(課題): 親指シフトについての本文のうち、「ローマ字入力で文章を書いてい」で始まり「はローマ字入力よりゆっくり。」で終わる部分を、そのまま正確に書き写しなさい。

(本文):
^^^^^^^^^^^^^^^^
3868-141121 Macを親指シフト化する手順(2014年11月21版)
「教官から『書面の作成が速いね』と言われます」と、司法研修中の卒業生が言っていました。彼の他にも、shioの勧めで親指シフト(NICOLA配列)を始めた卒業生などから、最近、相次いで、同じ話を聞きました。周囲の人から「文書の作成が速い」と言われるとのこと。
ローマ字入力で文章を書いている人のタイピング音と、親指シフトで文章を書いている人のタイピング音では、明らかにローマ字入力している人の方がたくさん仕事しているように聞こえます。マシンガンのように「ダ〜〜〜〜〜〜……」と打ち込んでいる音が聞こえますから。
一方、親指シフトしている人の音はマシンガンほどではない。「タタタタタタ……」という感じ。音の速度はローマ字入力よりゆっくり。
なので、その音だけ聞いていたら、親指シフトしている人は「ゆっくり書いている」という印象を周囲に与えます。ローマ字入力している人は、超高速で書いている、いかにも仕事しています、という印象。
^^^^^^^^^^^^^^^^
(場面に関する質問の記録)
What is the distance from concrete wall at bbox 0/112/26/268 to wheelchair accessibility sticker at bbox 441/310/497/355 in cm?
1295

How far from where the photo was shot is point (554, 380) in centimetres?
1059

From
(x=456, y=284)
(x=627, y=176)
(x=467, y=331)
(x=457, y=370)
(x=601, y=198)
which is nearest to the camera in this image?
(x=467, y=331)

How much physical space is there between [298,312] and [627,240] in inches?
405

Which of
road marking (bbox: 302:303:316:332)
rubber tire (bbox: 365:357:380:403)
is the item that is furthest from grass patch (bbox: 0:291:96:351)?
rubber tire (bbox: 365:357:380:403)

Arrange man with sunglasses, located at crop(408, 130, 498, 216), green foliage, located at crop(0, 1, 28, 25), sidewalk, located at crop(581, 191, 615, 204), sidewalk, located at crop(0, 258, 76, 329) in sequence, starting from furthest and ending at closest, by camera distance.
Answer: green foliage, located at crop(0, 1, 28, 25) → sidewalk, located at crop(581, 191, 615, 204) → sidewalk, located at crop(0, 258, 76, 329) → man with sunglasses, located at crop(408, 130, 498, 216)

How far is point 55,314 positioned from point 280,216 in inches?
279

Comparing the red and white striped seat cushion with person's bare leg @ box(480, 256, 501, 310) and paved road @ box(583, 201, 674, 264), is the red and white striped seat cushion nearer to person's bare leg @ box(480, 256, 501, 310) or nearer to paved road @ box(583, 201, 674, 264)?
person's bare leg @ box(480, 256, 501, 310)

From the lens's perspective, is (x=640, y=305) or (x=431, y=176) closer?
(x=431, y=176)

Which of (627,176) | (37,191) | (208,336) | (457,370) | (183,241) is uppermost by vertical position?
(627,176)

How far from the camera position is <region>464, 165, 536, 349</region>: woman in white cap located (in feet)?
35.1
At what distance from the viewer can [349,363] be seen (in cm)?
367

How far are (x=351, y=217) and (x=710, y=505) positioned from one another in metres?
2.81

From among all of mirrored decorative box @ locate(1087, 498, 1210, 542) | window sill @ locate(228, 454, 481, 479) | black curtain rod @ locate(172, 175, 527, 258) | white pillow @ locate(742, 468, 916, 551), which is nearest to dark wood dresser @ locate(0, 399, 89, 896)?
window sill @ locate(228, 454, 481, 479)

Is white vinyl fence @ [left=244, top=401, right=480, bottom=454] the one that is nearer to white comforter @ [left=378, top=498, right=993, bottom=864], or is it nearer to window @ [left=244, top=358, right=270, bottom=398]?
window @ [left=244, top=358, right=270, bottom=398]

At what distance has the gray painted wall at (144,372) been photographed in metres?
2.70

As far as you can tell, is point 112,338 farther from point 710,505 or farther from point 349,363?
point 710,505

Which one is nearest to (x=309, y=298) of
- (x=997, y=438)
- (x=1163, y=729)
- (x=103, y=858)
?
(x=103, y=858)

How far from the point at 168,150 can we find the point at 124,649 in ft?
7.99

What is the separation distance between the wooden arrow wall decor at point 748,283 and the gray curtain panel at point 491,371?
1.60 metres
^^^^^^^^^^^^^^^^
(解答):
ローマ字入力で文章を書いている人のタイピング音と、親指シフトで文章を書いている人のタイピング音では、明らかにローマ字入力している人の方がたくさん仕事しているように聞こえます。マシンガンのように「ダ〜〜〜〜〜〜……」と打ち込んでいる音が聞こえますから。
一方、親指シフトしている人の音はマシンガンほどではない。「タタタタタタ……」という感じ。音の速度はローマ字入力よりゆっくり。